Despite the plain language of the law, the Court decided that an “Exchange established by the State” actually means “Exchange established by the State or the Federal Government.” The majority reasoned that Congress couldn’t possibly have intended to deny health insurance subsidies—or the individual coverage mandate—in states that opted not to set up their own exchanges. Otherwise, the Court feared that in the 36 states where the federal government runs the exchange, the absence of subsidies would lead to a “death spiral.” Healthy people would forego costlier health insurance, while sicker and older people would keep paying, sending prices higher and higher.
If a state were worried about such a death spiral, however, all it would need to do is establish its own exchange—for which the subsidies would offer an incentive. But the Court rejected the notion that Congress might have actually designed Obamacare to work this way, siding instead with the administration’s position that lawmakers never intended to encourage states to set up their own exchanges by linking them with valuable health insurance subsidies. So the Court rewrote the law, much as it did in NFIB v. Sebelius, which held that the “penalty” Obamacare imposes on people who fail to buy health insurance is actually a “tax.” (Never mind that a bill with the word “tax” in it may not have passed Congress.)
The Court’s explanation for why Congress didn’t really mean what it wrote regarding who can get tax credits is unpersuasive. The majority points to several parts of the Act that would supposedly make no sense if subsidies were available only in states that established their own exchange. But the majority’s version of the law creates irregularities of its own. The dissent identifies several obligations imposed on “an Exchange established by the State” that cannot logically apply to states where the federal government operates the exchange. Instead of reading the law to mean what it says, the Court rewrote the Act’s plain language to avoid some minor oddities.
Moreover, the subsidy provision doesn’t seem to be an accident. As the dissent notes, the very phrase the Court rewrote—“an Exchange established by the State under section 1311”—appears in the Affordable Care Act not once, but seven times. In other parts of the Act, only the word “Exchange” is used. The Court dismissed this aspect of the law as the byproduct of “inartful drafting,” and thus replaces the text Congress actually wrote with words that make more sense to the six Justices in the majority.
Speaking of Congress’s intent, Obamacare narrowly passed both houses of Congress thanks to a series of political compromises, one of which entailed the states taking the lead in health care reform so as to prevent the creation of a “national exchange.” Yet, by siding with the Obama administration, the Supreme Court has eliminated a major reason for states to create their own insurance exchanges.
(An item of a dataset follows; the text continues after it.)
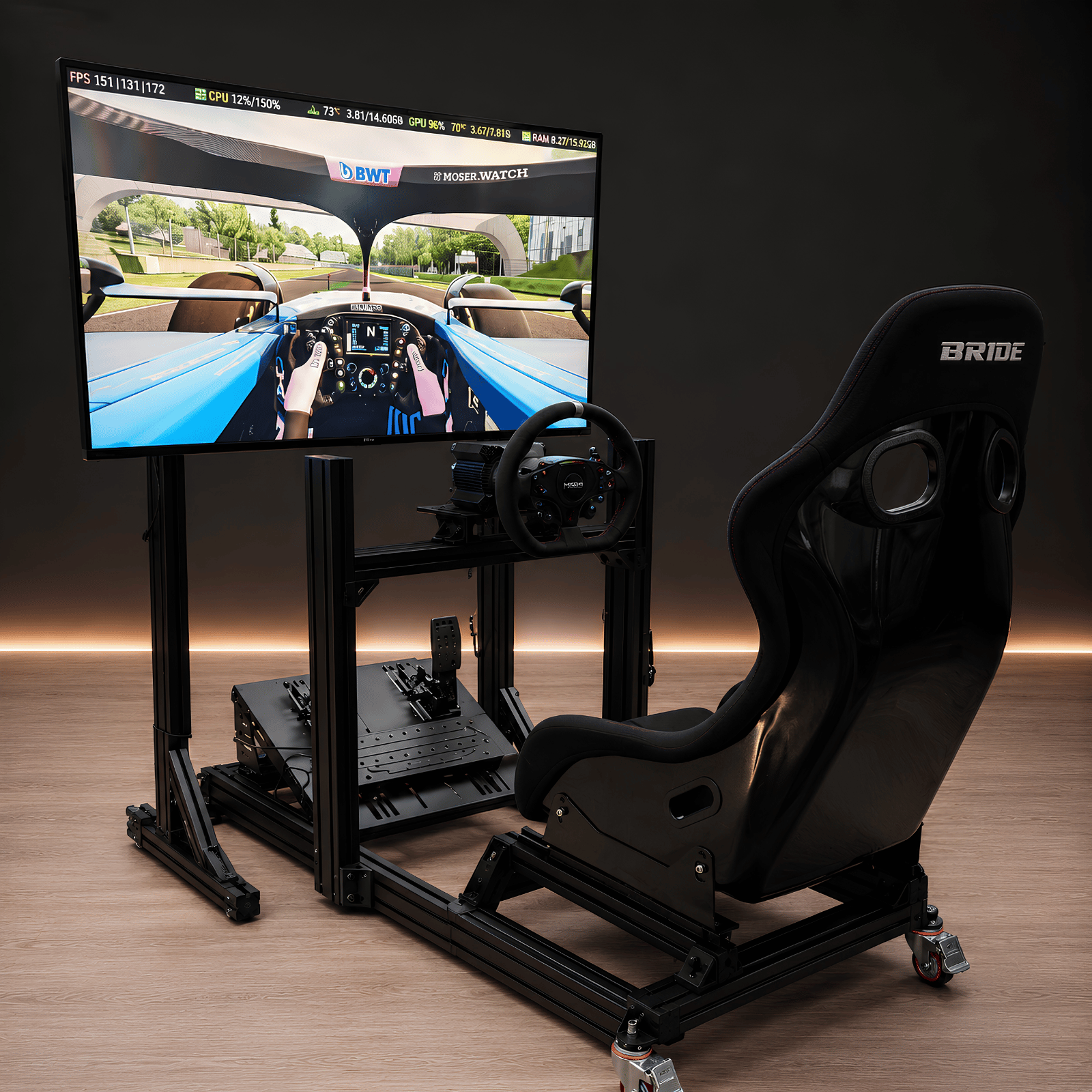 Cockpit de Simulación Profesional – South American Simulators - Image 11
Indeed, as an article in today’s The New York Times notes, the Court’s ruling in King “may have just killed state-based exchanges.” This outcome is precisely the opposite of what Congress intended in passing Obamacare, which envisioned the federal health insurance exchange as a backstop—not as the nation’s primary marketplace for buying health insurance.
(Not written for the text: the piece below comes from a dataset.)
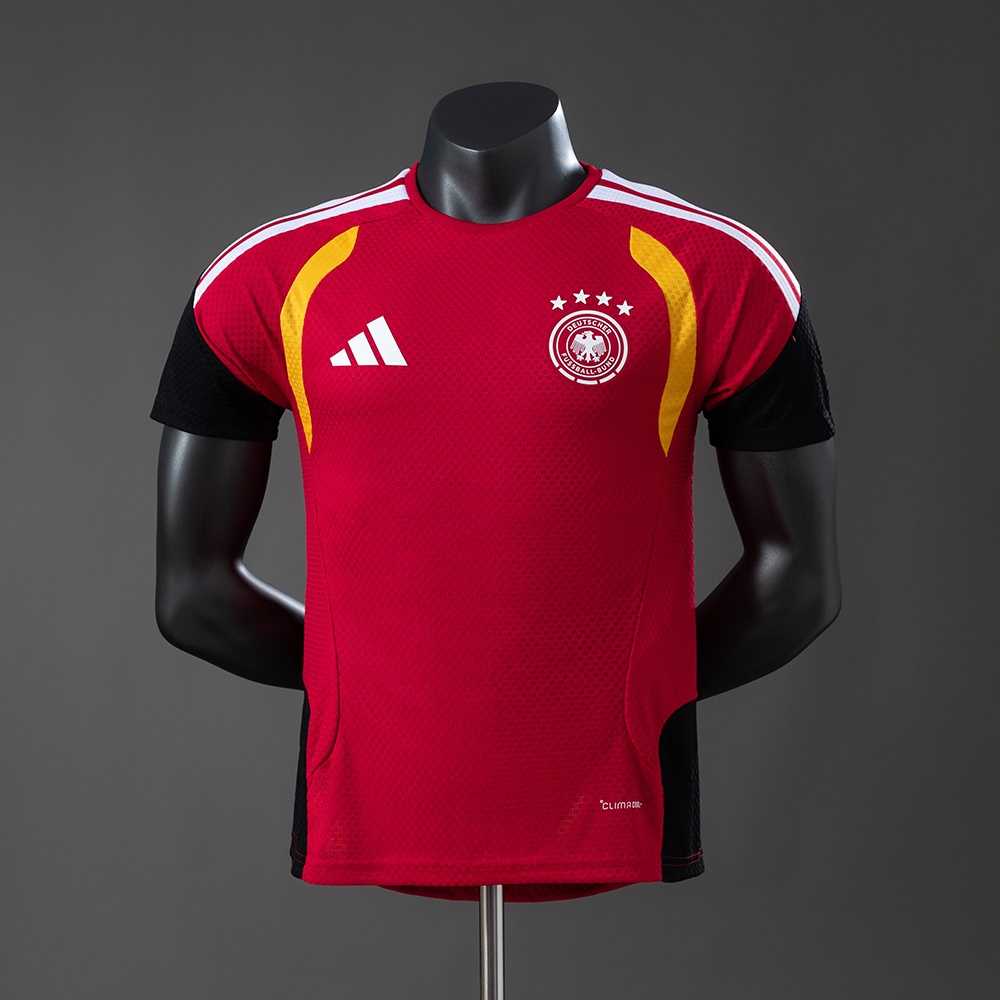 JER-9840_1 Germany 2026 OG Player Version Training Jersey - White S-3XL - 图片 1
On the bright side, if one exists, the Court didn’t resolve this case under a longstanding doctrine known as Chevron deference, which holds that a court should give a federal agency the benefit of the doubt when it interprets the meaning of an unclear law. Instead, noting the “economic and political significance” of the legal question before it, the Court took it upon itself to decide the meaning of the Affordable Care Act without deferring to the administration or to the IRS. Even if the Court reached the wrong outcome today, it reaffirmed the principle that when Congress wants to let an agency decide an extremely important question, the law must clearly delegate such power to the agency.